The hospital operates a medical retrieval
service utilising motor vehicles, helicopter and fixed wing jet
aircraft to retrieve or repatriate critically ill patients from
within South Australia and overseas.
Founded in 1840, the RAH offers clinical
services in specialist areas including Cardiovascular, Radiation
Oncology, Orthopaedics, Burns, Neurosurgery, Intensive Care and
Trauma.
The RAH is owned and operated by the South
Australian Government through the Department of Health. Like
most public hospitals in Australia, the RAH is under
considerable pressure to increase inpatient and outpatient
occasions without incurring additional costs.
Biomedical Engineering
The Biomedical Engineering Department (BME)
is responsible for the management and maintenance of medical
devices and systems, equipment used in the diagnosis, monitoring
and treatment of patients, owned or operated by the RAH. Medical
devices supported range from surgical instruments through to
large diagnostic imaging devices such as PET/CT scanners and
networks of medical devices. We support over 7200 assets made up
of approximately 2600 different manufacturer/model combinations
used in many different contexts across the three campuses and in
the community. Compounding our task further is the rapid advance
in technology, which results in an average technical life for
medical devices of approximately 10 years.
While the RAH has purchased additional
biomedical assets to meet patient, clinical and political
expectations of access to the latest available technology, it
has not been able to provide us with the additional resources
required to sustain the additional assets. Having spent the
early 1990’s at a health farm, we were running lean and fit. We
were not able to absorb the additional work and the only option
for us was to look for an alternative maintenance strategy that
required fewer human resources to implement while maintaining
the safety, reliability and availability of devices.
Other drivers for us to pursue an alternative
maintenance strategy such as RCM included:
1.
Reducing the cost of
ownership of medical devices.
2.
Medical devices, in
general, fail less frequently.
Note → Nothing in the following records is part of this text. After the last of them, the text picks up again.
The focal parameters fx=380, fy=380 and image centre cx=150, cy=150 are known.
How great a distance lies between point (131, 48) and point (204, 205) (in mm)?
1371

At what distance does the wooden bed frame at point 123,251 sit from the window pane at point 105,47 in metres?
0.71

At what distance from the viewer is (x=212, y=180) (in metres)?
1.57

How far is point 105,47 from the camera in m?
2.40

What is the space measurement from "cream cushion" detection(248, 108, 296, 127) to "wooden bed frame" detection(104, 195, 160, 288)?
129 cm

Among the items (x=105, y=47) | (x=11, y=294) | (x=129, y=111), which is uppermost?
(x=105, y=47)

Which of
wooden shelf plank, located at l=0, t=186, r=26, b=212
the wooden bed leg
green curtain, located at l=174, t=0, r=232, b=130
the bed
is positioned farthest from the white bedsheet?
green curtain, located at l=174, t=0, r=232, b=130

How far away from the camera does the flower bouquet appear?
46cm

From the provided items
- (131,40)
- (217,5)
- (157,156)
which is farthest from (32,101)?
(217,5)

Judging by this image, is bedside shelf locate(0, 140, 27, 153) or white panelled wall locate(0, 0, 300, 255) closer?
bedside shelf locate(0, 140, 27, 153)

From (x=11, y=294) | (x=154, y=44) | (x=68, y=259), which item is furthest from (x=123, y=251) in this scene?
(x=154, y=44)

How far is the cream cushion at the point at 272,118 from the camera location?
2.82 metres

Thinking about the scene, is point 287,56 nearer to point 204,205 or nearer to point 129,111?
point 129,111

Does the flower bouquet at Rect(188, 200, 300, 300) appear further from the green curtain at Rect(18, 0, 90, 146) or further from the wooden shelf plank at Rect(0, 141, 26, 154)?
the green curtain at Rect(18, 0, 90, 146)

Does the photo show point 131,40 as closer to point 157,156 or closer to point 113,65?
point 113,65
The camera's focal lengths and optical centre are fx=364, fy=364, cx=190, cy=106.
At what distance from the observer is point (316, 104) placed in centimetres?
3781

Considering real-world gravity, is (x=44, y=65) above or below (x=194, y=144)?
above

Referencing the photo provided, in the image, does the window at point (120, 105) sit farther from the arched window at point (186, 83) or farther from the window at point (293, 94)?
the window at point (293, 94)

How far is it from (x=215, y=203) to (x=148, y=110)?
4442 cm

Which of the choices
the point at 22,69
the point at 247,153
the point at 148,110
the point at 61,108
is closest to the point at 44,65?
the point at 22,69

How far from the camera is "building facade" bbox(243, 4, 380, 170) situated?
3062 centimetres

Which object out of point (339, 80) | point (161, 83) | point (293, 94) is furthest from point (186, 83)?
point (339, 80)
However the maintenance
strategies and frequency of inspections applied internationally
have remained reasonably constant.
3.
The Australian
Council of Healthcare Standards requires hospitals to comply
with Australian Standard ‘AS/NZS 3551 – Technical management
programs for medical devices’ to gain accreditation
·
AS/NZS 3551 promoted the prescriptive maintenance practices of
the 1950’s and 60’s which made no sense when reviewed against
practical experience
·
AS/NZS 3551 allows for a risk approach to developing alternative
maintenance strategies
·
Government funding to the hospital meant it could not afford to
resource BME to comply with AS/NZS 3551.
4.
The alternative risk
based maintenance strategies being developed by members of the
international biomedical engineering community made little more
sense than the prescriptive maintenance practices of AS/NZS 3551
as they did not take into account the effectiveness of
maintenance tasks in preventing failure or managing the
consequence of a failure.
5.
Implementing RCM
sounded interesting and to our knowledge no-one else had
accepted the challenge.
Journey So Far
For a number of years we had been reviewing
the methods of maintenance employed by other industry sectors,
primarily mining. While many of their approaches and methods
were intuitively appealing, most required significant historical
data – failure data – to implement effectively. The relatively
short life of medical devices, the ever changing technology and
the limited sharing of maintenance data within the industry
meant that it was difficult to access sufficient failure data to
enable these methodologies to be readily adapted to BME.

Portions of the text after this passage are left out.